After vacation, I was able to revisit this issue trigged by David Kondrat's question of what to do with just 8 level-2 units. As you may recall, Dan McNeish stepped in with a reference to a pre-publication paper by Bethany Bell et al., and others mentioned relevant sections of Snijders and Bosker and of Ullah and Giles. Bell et al report good performance for multilevel modeling with REML and Kenward-Rogers options for level-sample sizes as small as 10.
Section 12.2 of Snijders and Bosker took me back to work by a different Bell, Robert M. Bell (with Dan McCaffrey) in Survey Methodology. They showed that the sandwich estimator works for level-2 n>1 provided that the relevant portion of the design matrix is constant across clusters. I am going to oversimplify their work and say that if the independent variable of central interest has itself an ICC of zero, then there is no need to worry about using the sandwich estimator that is common in survey-sensitive regression software to adjust for the effects of clustering on the variances of the estimated parameters in a single-level model. On the other hand, if there is substantial ICC in the independent variable of interest, then there might be severe problems in sandwich variance estimators.

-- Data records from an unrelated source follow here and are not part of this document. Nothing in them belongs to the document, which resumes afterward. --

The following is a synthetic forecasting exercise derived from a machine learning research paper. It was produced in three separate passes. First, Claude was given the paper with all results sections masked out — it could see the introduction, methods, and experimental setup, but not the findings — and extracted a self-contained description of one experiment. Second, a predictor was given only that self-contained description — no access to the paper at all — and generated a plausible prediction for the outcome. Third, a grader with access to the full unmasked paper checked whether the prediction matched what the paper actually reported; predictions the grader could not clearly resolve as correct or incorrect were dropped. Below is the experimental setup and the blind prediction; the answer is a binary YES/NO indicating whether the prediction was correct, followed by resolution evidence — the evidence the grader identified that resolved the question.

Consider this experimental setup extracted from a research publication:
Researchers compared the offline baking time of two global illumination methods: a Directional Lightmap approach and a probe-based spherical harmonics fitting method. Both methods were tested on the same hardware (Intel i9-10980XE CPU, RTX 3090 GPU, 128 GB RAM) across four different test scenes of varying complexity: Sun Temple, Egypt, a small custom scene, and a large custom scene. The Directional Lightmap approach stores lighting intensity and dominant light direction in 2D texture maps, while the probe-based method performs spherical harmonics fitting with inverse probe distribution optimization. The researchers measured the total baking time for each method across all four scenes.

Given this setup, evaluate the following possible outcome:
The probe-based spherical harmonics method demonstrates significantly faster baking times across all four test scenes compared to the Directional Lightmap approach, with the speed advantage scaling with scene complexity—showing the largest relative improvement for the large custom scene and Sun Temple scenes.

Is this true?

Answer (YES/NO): NO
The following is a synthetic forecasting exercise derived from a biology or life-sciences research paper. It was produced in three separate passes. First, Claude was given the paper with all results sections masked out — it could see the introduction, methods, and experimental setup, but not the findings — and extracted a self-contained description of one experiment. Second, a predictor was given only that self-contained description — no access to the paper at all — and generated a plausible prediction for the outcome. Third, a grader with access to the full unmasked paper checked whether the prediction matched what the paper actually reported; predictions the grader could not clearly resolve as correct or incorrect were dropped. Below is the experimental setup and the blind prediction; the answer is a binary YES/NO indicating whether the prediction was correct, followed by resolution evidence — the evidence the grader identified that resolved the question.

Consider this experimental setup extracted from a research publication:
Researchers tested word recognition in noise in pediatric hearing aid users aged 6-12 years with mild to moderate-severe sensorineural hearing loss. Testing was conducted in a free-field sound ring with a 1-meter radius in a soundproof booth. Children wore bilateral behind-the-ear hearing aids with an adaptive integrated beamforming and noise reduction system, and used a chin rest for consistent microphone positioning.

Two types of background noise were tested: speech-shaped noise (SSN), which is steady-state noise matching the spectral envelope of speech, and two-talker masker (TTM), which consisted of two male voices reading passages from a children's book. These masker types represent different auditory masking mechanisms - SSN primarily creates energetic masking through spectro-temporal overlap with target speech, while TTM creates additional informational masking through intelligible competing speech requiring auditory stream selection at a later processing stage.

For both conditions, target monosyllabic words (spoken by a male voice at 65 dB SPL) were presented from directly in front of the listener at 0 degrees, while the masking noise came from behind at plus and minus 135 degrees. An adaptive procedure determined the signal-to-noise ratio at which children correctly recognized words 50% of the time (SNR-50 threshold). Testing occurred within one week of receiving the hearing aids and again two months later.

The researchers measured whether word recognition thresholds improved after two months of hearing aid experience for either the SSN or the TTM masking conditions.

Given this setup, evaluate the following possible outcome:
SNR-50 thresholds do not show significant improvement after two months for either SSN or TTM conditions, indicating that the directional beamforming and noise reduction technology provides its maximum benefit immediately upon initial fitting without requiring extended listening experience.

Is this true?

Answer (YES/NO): YES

I am particularly interested in multi-site individually randomized trials. Here the independent variable of interest is randomly assigned treatment status. So Bell and McCaffrey's work would seem to suggest that as long as the randomization fraction is constant across sites, there are no problems in the sandwich variance estimator. I verified this with a simulation study with as few as 3 sites and 100 level-1 units per site. I used a constant randomization fraction of 0.67 within each site. I also had a level-1 covariate that explained a widely varying portion of the variance of the dependent variable across sites. Even with variable treatment effects across sites, the SAS procedure Surveyreg performed nearly perfectly. The same cannot be said of the SAS procedure MIXED with REML and Kenward-Rogers options, random slopes, and random intercepts. It worked just as well as Surveyreg for 8 sites, but started to be slightly liberal with 5 sites, and was considerably liberal with 3 sites.